State’s spending of Covid loans queried

The government has overshot its borrowing target. [Courtesy]

The National Treasury has come under the spotlight over opaque budgeting and disbursement of money borrowed to fight Covid-19 effects on the economy.  

A new report from the International Budget Partnership (IBP) indicates the government spent tens of billions of shillings from loans borrowed in the 2019/2020 financial year without properly accounting for the same, raising questions on whether the funds were used for the intended purposes.

“With the haste in mobilising resources and adjusting budgets while concurrency spending/utilizing Covid-19-related resources, it is possible to have the lines of transparency and accountability blurred,” says IBP in the report.

The report analyses financial documents, including those from the National Treasury, Controller of Budget and Auditor General, and found that the government raised Sh215 billion in the first four months of the pandemic, the majority in the form of loans, to deal with Covid-19. 

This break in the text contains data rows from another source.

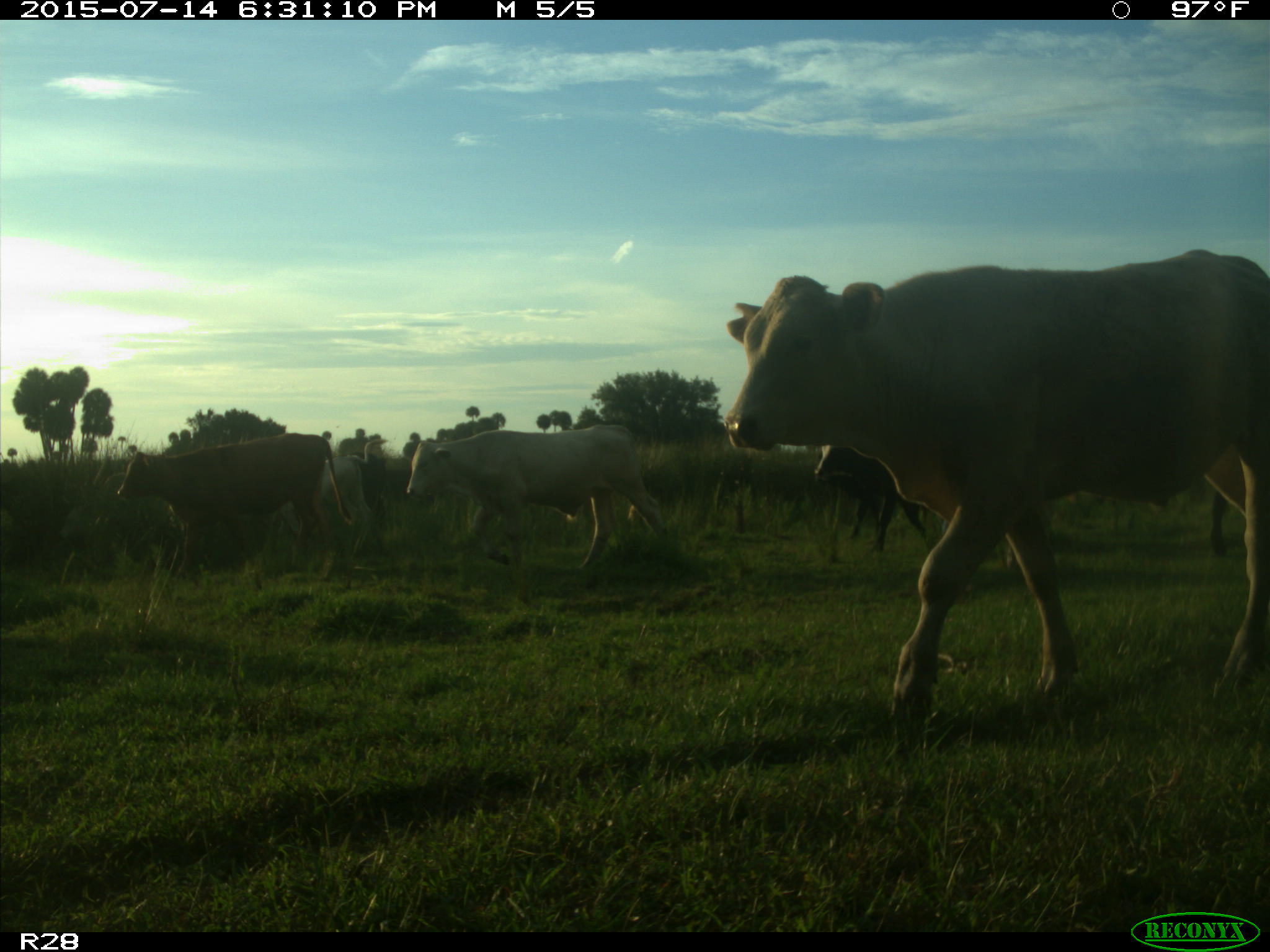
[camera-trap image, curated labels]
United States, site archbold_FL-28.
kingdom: Animalia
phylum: Chordata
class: Mammalia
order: Artiodactyla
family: Bovidae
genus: Bos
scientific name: Bos taurus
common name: domestic cow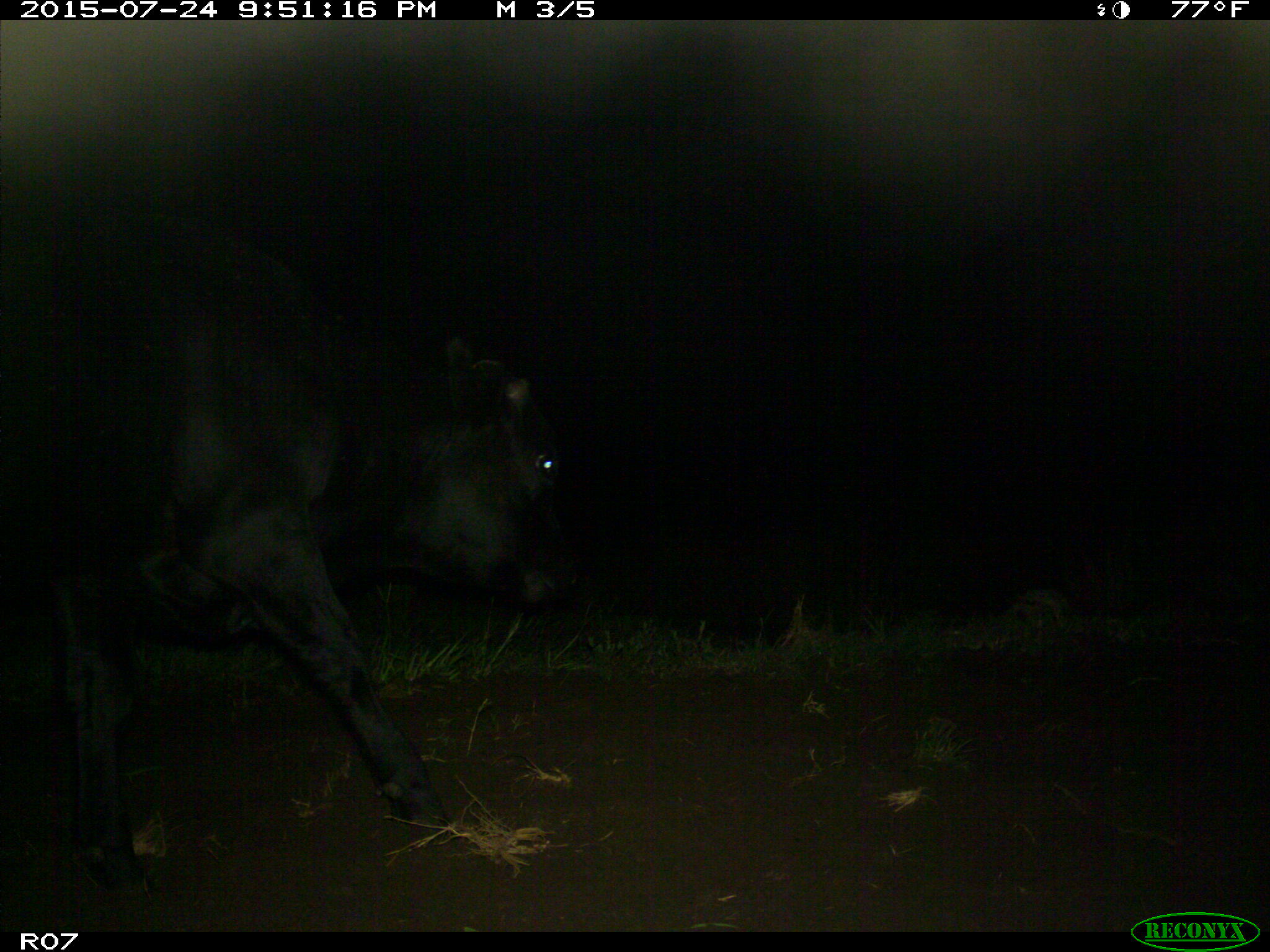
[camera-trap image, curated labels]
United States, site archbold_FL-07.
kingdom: Animalia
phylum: Chordata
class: Mammalia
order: Artiodactyla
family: Bovidae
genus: Bos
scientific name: Bos taurus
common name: domestic cow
Bos taurus (domestic cow).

In addition to this, 73 per cent of all the public debt that Kenya incurred in the 2019/2020 financial year was borrowed in the second half of the year, corresponding with the onset of the pandemic. However, IBP says this is not unique to the last financial year as more than 70 per cent of public debt in the previous three years was incurred in the second half of the year. 

“A closer look at the previous years shows that the government has overshot its borrowing target each year under review,” explains the report.

“This overshooting of borrowing against approved targets has been growing gradually across the year. Therefore, as Covid-19 forced the government to review its targets upwards, this had been a way of operating on matters debt even before the pandemic.”

The report also cites lack of comprehensive and accurate information in the financial statements provided by the government as a barrier to accountability, with the Treasury failing to publish the third supplementary programme-based budget as stipulated in the Public Management Finance Act, 2012.